Indeed, the Council of Heads of Medical Schools estimates that cuts to departments rated 4 or 3a have already cost the discipline more than Pounds 14 million.

David Gordon, dean of Manchester Medical School and head of the CHMS, asks:

"Has the government really thought through what this means? Every medical school in the country has areas of research that are internationally excellent. There's a risk we will lose some of that."

He points out that research in medical schools depends to a great extent on the patients they have. He fears concentrating research in the so-called golden triangle of Oxbridge and London would lead to a sort of research colonialism. "If you have an interesting clinical problem in patients in Manchester, are you going to say someone from a university in the Southeast should look at it?" he asks.

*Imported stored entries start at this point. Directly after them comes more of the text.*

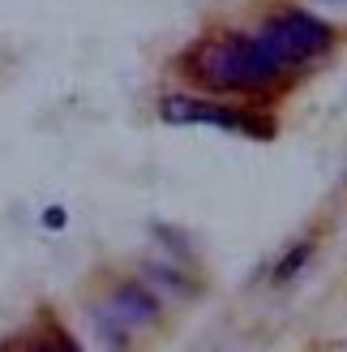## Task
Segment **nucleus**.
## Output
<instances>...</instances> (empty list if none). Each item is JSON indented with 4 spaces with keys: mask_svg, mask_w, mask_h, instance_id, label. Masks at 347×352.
<instances>
[{
    "mask_svg": "<svg viewBox=\"0 0 347 352\" xmlns=\"http://www.w3.org/2000/svg\"><path fill=\"white\" fill-rule=\"evenodd\" d=\"M189 74L206 91H266L291 65H283L257 34H232V39H211L189 52Z\"/></svg>",
    "mask_w": 347,
    "mask_h": 352,
    "instance_id": "1",
    "label": "nucleus"
},
{
    "mask_svg": "<svg viewBox=\"0 0 347 352\" xmlns=\"http://www.w3.org/2000/svg\"><path fill=\"white\" fill-rule=\"evenodd\" d=\"M146 279H150V284H163L167 292H176V296H189V292H193V284H189V279L171 267V262H146Z\"/></svg>",
    "mask_w": 347,
    "mask_h": 352,
    "instance_id": "6",
    "label": "nucleus"
},
{
    "mask_svg": "<svg viewBox=\"0 0 347 352\" xmlns=\"http://www.w3.org/2000/svg\"><path fill=\"white\" fill-rule=\"evenodd\" d=\"M309 254H313V241H300L296 250H291L279 267H274V279H279V284H287V279H296L300 271H304V262H309Z\"/></svg>",
    "mask_w": 347,
    "mask_h": 352,
    "instance_id": "7",
    "label": "nucleus"
},
{
    "mask_svg": "<svg viewBox=\"0 0 347 352\" xmlns=\"http://www.w3.org/2000/svg\"><path fill=\"white\" fill-rule=\"evenodd\" d=\"M108 309L116 314V318H125L129 327H133V322H137V327H150V322H159V296H154V292H146L142 284H120V288L112 292Z\"/></svg>",
    "mask_w": 347,
    "mask_h": 352,
    "instance_id": "4",
    "label": "nucleus"
},
{
    "mask_svg": "<svg viewBox=\"0 0 347 352\" xmlns=\"http://www.w3.org/2000/svg\"><path fill=\"white\" fill-rule=\"evenodd\" d=\"M43 223H47V228H64V210H60V206L43 210Z\"/></svg>",
    "mask_w": 347,
    "mask_h": 352,
    "instance_id": "9",
    "label": "nucleus"
},
{
    "mask_svg": "<svg viewBox=\"0 0 347 352\" xmlns=\"http://www.w3.org/2000/svg\"><path fill=\"white\" fill-rule=\"evenodd\" d=\"M257 39H262L283 65H300V60H313L331 47V26L300 13V9H283V13L266 17L262 30H257Z\"/></svg>",
    "mask_w": 347,
    "mask_h": 352,
    "instance_id": "2",
    "label": "nucleus"
},
{
    "mask_svg": "<svg viewBox=\"0 0 347 352\" xmlns=\"http://www.w3.org/2000/svg\"><path fill=\"white\" fill-rule=\"evenodd\" d=\"M34 352H77V344L69 340V336H56L51 344H43V348H34Z\"/></svg>",
    "mask_w": 347,
    "mask_h": 352,
    "instance_id": "8",
    "label": "nucleus"
},
{
    "mask_svg": "<svg viewBox=\"0 0 347 352\" xmlns=\"http://www.w3.org/2000/svg\"><path fill=\"white\" fill-rule=\"evenodd\" d=\"M95 327H99L103 344H108L112 352H125V348H129V322H125V318H116L108 305H99V309H95Z\"/></svg>",
    "mask_w": 347,
    "mask_h": 352,
    "instance_id": "5",
    "label": "nucleus"
},
{
    "mask_svg": "<svg viewBox=\"0 0 347 352\" xmlns=\"http://www.w3.org/2000/svg\"><path fill=\"white\" fill-rule=\"evenodd\" d=\"M159 116L167 125H215V129H232V133H249V138H274V125L262 116L219 108V103H202V99H189V95H167L159 103Z\"/></svg>",
    "mask_w": 347,
    "mask_h": 352,
    "instance_id": "3",
    "label": "nucleus"
}]
</instances>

Arts and humanities research does not fit neatly into the concentration model. The Arts and Humanities Research Board allocates 66 per cent of its funding to the top 25 institutions. Its chief executive, Geoffrey Crossick, insists the field needs to maintain 25 research-strong institutions at the very least.

What sets arts and humanities research apart from traditional science is that its costs are not high, so excellent research can spring from universities whose overall research record is poor. But if research is concentrated, the AHRB might not have such a wide variety of institutions to commission from and Crossick fears this could result in stagnation.

Emotions are certainly running high. Academics such as Beveridge are resigned to losing this particular battle. "The general feeling is this government has decided what it will do," he says.

But others are not prepared to concede defeat. "The trend we are seeing is not likely to be reversed overnight. But I don't think people will give up," Driscoll concludes. "There is enormous opposition to this policy."